3億年を生き延びるうち、人間には決して身につくことのないであろう能力を
彼らは持つようになったのだから。
「私たちは他のGとは違う…殺虫剤とか毒餌にはすでに耐性ができてるから、
使ってもムダよ…倒せるものなら倒してごらんなさい」
「去年彼女が大掛かりなことをやっていたのは知っていたから、我々も対策は
怠らなかった…でもここを逃したのは致命的なミスね。
まあそのおかげで私たちが生き残ることができたのだから、彼女には感謝しないとね」
ボスと参謀の言葉に、いち早く反応したのは由乃だった。
「くらえスリッパ!悪即斬!」
2匹はあっという間にキッチンの壁に逃げた。
「なんてすばしっこいのかしら…」
由乃をあざ笑うかのように、2匹はさらに逃げる。
「残党ども!全員集合!」
岡本家のミッションの残党と、安西家のミッション後に住み着いていた別の一族が、
いつの間にかこの家に集まっていた。
っていうか、どこから入ってきたんだ。
「全軍出撃!」
自由自在に動き回り、メンバーたちをかく乱するG軍団。
佐伯家のキッチンはすでに戦場と化していた。
「エッセンシャル・ボール!」
聖がタイムのエッセンシャルオイル入りボールを投げつけると、ボールはボスの体を
かすめて破裂した。
「こざかしい!消えよ!」
ボスは聖の顔に向かって高速で飛んできた。
「うわ〜っ!」
なんとかその攻撃を避けた聖は怒りに燃えていた。
手にはなぜか育毛剤のビン。
「殺虫剤がだめなら、これでどうだ!」
なんとボスはその一撃に、激しいダメージを受け、動きが鈍り始めた。
「なんなのこれは…並みの成分じゃないわね」
別の場所では、動きを止めた1匹に、すかさず志摩子が熱湯を浴びせる。
「ぐわっ!…無念…」
「ちあきちゃん、1匹しとめたわよ」
優雅なしぐさで触角をつかむと、そのまま庭へ放り投げた。
「卵は産んでませんか!?」
「大丈夫、これはオスだから」
続いて由乃が叫ぶ。
「討ち取ったり!」
「安西家の一族がやられたわ!」
手にしているのは、スリッパではなく丸めた雑誌と古い辞書。
どうやら辞書を上から落としたあと、雑誌で滅多打ちにしたようだ。
G軍団の足並みが、傍目にも分かるほどに乱れ始めた。
「参謀!人間の力を見くびっていたわね!」
「そんなはずはありません!」
これを見たちあきは叫んだ。
「今よ、一気にいくわ!」
小笠原家から分捕ってきたプロ仕様の機械で、残ったGを全部捕獲する作戦に出た。
機械がうなり声をあげる。
「さあ、あんたたちの最後よ!」
機械の中に次々吸い込まれていく残りの敵たち。
「おのれ…我ら死すとも、Gは死せず!」
ボスはそう叫んで、機械に吸い込まれていった。
史上最大の作戦は、ちあきたちの勝利に終わった。
「…今年の冬は、冷蔵庫の下も処理しなくちゃだめね」
すべてが終わって、ちあきはほっと息をついた。
「これおいしいね。

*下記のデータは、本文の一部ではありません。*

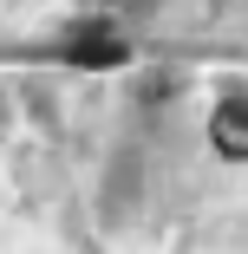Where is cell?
Returning <instances> with one entry per match:
<instances>
[{
  "mask_svg": "<svg viewBox=\"0 0 248 254\" xmlns=\"http://www.w3.org/2000/svg\"><path fill=\"white\" fill-rule=\"evenodd\" d=\"M209 137H216L222 157H248V98H229L216 111V124H209Z\"/></svg>",
  "mask_w": 248,
  "mask_h": 254,
  "instance_id": "obj_1",
  "label": "cell"
},
{
  "mask_svg": "<svg viewBox=\"0 0 248 254\" xmlns=\"http://www.w3.org/2000/svg\"><path fill=\"white\" fill-rule=\"evenodd\" d=\"M72 53H79L85 65H111V59H124V46H118V39H79Z\"/></svg>",
  "mask_w": 248,
  "mask_h": 254,
  "instance_id": "obj_2",
  "label": "cell"
}]
</instances>
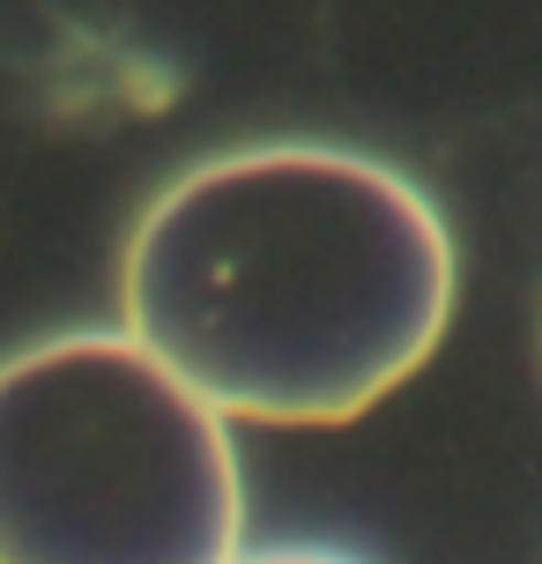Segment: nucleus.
Listing matches in <instances>:
<instances>
[{"label": "nucleus", "instance_id": "nucleus-3", "mask_svg": "<svg viewBox=\"0 0 542 564\" xmlns=\"http://www.w3.org/2000/svg\"><path fill=\"white\" fill-rule=\"evenodd\" d=\"M238 564H349L335 550H260V557H238Z\"/></svg>", "mask_w": 542, "mask_h": 564}, {"label": "nucleus", "instance_id": "nucleus-2", "mask_svg": "<svg viewBox=\"0 0 542 564\" xmlns=\"http://www.w3.org/2000/svg\"><path fill=\"white\" fill-rule=\"evenodd\" d=\"M230 416L134 335L0 357V564H238Z\"/></svg>", "mask_w": 542, "mask_h": 564}, {"label": "nucleus", "instance_id": "nucleus-1", "mask_svg": "<svg viewBox=\"0 0 542 564\" xmlns=\"http://www.w3.org/2000/svg\"><path fill=\"white\" fill-rule=\"evenodd\" d=\"M119 312L224 416L349 423L431 365L454 319V238L379 156L230 149L142 208Z\"/></svg>", "mask_w": 542, "mask_h": 564}]
</instances>
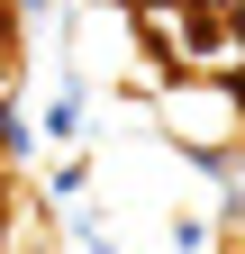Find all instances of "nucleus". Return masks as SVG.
<instances>
[{
    "label": "nucleus",
    "mask_w": 245,
    "mask_h": 254,
    "mask_svg": "<svg viewBox=\"0 0 245 254\" xmlns=\"http://www.w3.org/2000/svg\"><path fill=\"white\" fill-rule=\"evenodd\" d=\"M155 127H164L182 154H200V164L245 154V100H236L227 82H200V73H173L155 91Z\"/></svg>",
    "instance_id": "nucleus-1"
},
{
    "label": "nucleus",
    "mask_w": 245,
    "mask_h": 254,
    "mask_svg": "<svg viewBox=\"0 0 245 254\" xmlns=\"http://www.w3.org/2000/svg\"><path fill=\"white\" fill-rule=\"evenodd\" d=\"M0 37H9V0H0Z\"/></svg>",
    "instance_id": "nucleus-2"
}]
</instances>
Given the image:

トマトのケーキ?」
祐巳の無邪気な言葉に、なぜか純子が青ざめている。
ちなみに祐巳以外のメンバーは一口は食べたが、そのあとが続かない。
それもそのはず、このケーキ、やたらに色が毒々しいのだ。
しかも甘くもないらしい。
「皆さん、申し訳ありません!今日作ってきたお菓子はそちらです!」
今食べているお菓子とは別の、見るからにおいしそうなお菓子。
「じゃあ、私たちがさっきまで食べていたのは…」
純子は力なく告げた。
「キャロットケーキです…以前大量に作ってあったのを持ってきたんですが…」
「その以前ってのは、いつごろ作ったものなの?」
蓉子の迫力の前に、純子はすべてを白状した。
「去年です…しかも色が足りなくて食紅で補うつもりだったのに…
中身が唐辛子だったんです…!」
「純子ー!!」
「ごめんなさ〜い!」
白薔薇ファミリーとちあきに追いかけられる純子を見て、涼子はボソッとつぶやいた。